As the nation's longest continually inhabited European-founded city, St. Augustine, Fla., considers itself the oldest city in the United States. Founded in 1565 by Spanish Adm. Pedro Menéndez de Avilés, this community of 13,000 residents on Florida's northeastern coast has managed to maintain its colonial charm. Take the Castillo de San Marcos, for example. This remarkable stone-and-mortar fort is located right in the heart of St. Augustine's cobblestoned historic district. And even though 300 years of violent storms and enemy firepower couldn't penetrate its walls, visitors can enter the 20.5-acre monument site today for just $6.

But St. Augustine's appeal extends beyond the history books. With a highly educated workforce, world-class golfing nearby--the immaculate TPC Sawgrass course is located just up the road--and that refreshing Atlantic breeze, this "ancient city" offers enough activities to satisfy even the most fanatical outdoor sports enthusiast. "Fishing, kayaking, boating--we have just about everything," says Donald Edwards, a clerk at the Avid Angler fishing shop. "I wouldn't live anywhere else."

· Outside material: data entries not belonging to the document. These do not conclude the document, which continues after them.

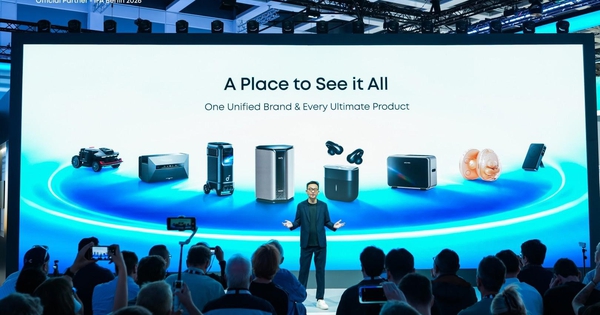 Anker Innovations hợp nhất các thương hiệu dưới một tên gọi duy nhất: Anker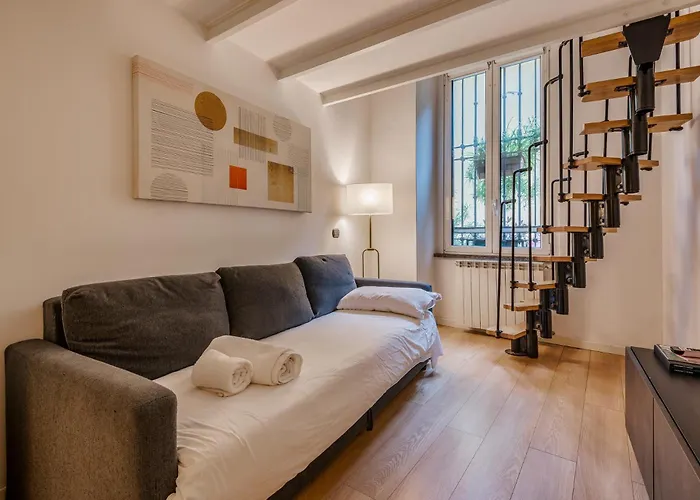 Loft•moscova-chinatown•smart Tv *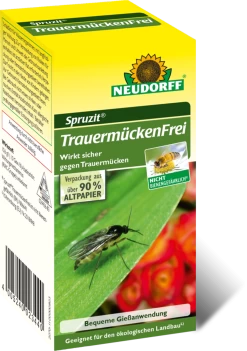 Spruzit Trauermückenfrei, 30 Ml - Reg. Nr. 2699-915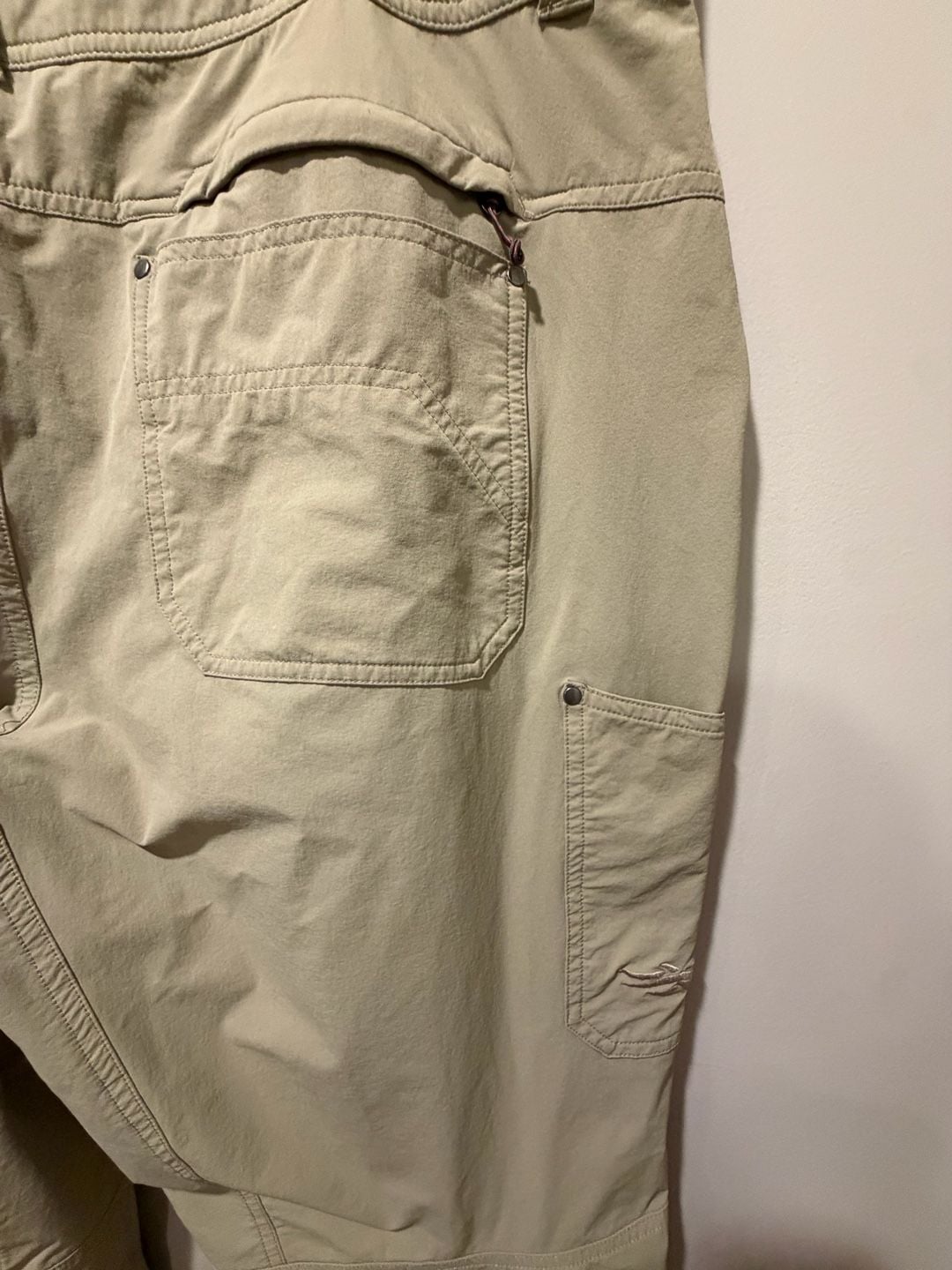 Sitka Gear Territory Pant Size 42 Khaki Hunting Hiking Pants 7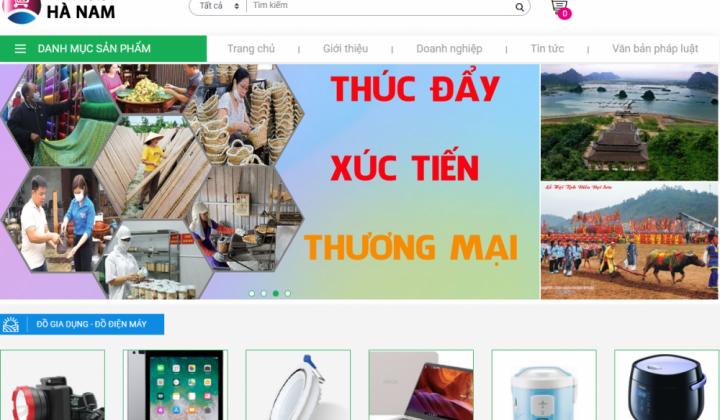 Hà Nam: Ứng dụng chuyển đổi số trong phát triển kinh tế nông thôn
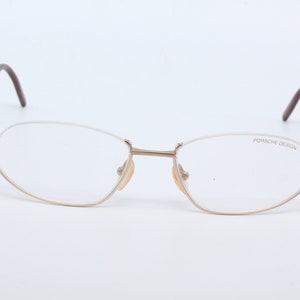 Porsche Design Titanium P7009 vintage eyeglasses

Upper St. Clair, Pennsylvania

For a quiet residential option, consider Upper St. Clair, Pa. This quaint town of fewer than 20,000 residents is located in the hilly woodlands outside Pittsburgh, where the Whiskey Rebellion of the late 1700s was centered. The median home price of this family-oriented community was $240,000 in 2008. And its school system is superb: Ninety-eight percent of its high school graduates go on to college, and the Upper St. Clair school district currently boasts 10 federal government blue-ribbon "Excellence in Education" awards.

After the spring thaw, residents head outside to enjoy the region's abundant greenery. "Pennsylvania is a fairly robust and rich place in terms of resources, if you just look a little bit," says Ed Di Gangi, the president of the Upper St. Clair Fly Fishing Club. In addition to fishing, popular outdoor activities include hiking, cycling, golf, and bocce. And with Pittsburgh about 10 miles away, residents of this small town are never too far removed from big-city comforts. "From here to a Pirates [baseball] game or here to a Penguins [hockey] game, it's 30 minutes or less," Di Gangi says.